Supplied data:
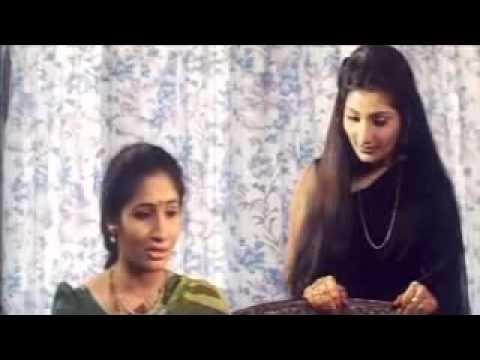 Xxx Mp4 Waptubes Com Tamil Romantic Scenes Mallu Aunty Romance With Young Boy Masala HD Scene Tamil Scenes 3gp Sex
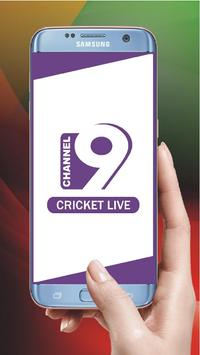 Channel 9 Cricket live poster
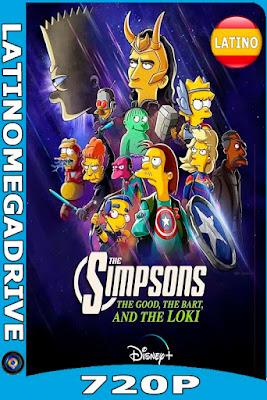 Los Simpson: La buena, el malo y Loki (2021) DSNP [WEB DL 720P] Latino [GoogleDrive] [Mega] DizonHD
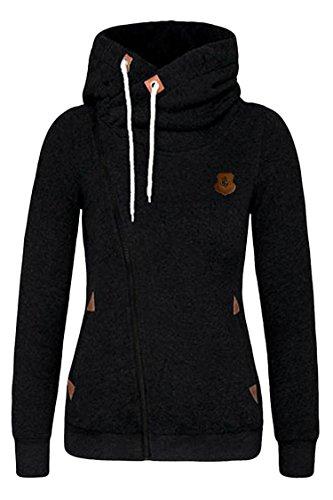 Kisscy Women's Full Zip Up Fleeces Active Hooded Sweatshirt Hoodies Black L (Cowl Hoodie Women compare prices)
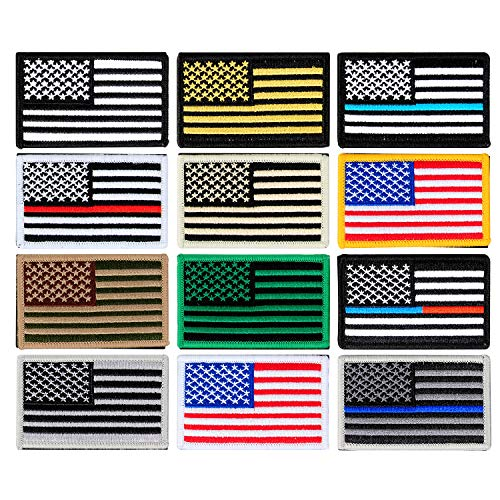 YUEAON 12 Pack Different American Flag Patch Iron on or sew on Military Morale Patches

...

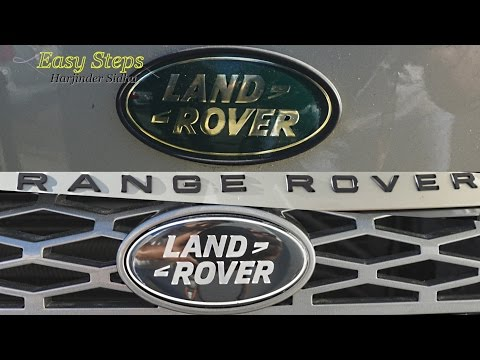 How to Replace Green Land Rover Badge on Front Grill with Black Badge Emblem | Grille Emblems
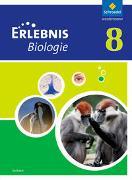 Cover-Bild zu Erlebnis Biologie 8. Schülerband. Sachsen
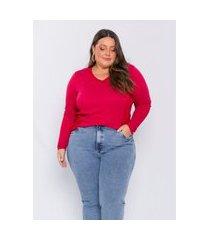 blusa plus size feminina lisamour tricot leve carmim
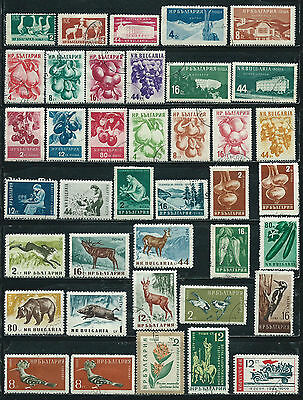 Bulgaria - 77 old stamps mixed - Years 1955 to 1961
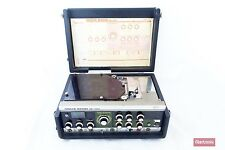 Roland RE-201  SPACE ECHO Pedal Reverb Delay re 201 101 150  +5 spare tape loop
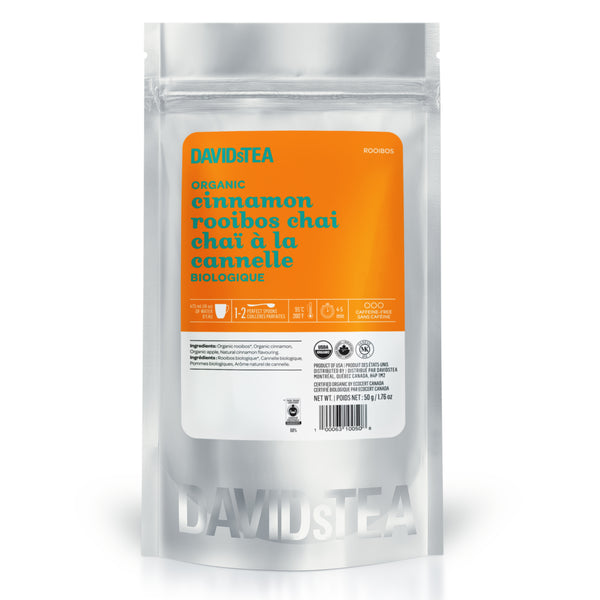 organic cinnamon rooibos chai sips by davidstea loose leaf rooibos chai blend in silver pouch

...

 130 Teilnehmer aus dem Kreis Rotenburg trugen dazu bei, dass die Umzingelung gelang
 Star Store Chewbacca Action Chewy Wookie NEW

Task to complete: Copy word for word only the lines above from the one with "spare tape loop" through the one with "organic cinnamon rooibos". Leave pictures out.

Exercise solution:
 Roland RE-201  SPACE ECHO Pedal Reverb Delay re 201 101 150  +5 spare tape loop
 organic cinnamon rooibos chai sips by davidstea loose leaf rooibos chai blend in silver pouch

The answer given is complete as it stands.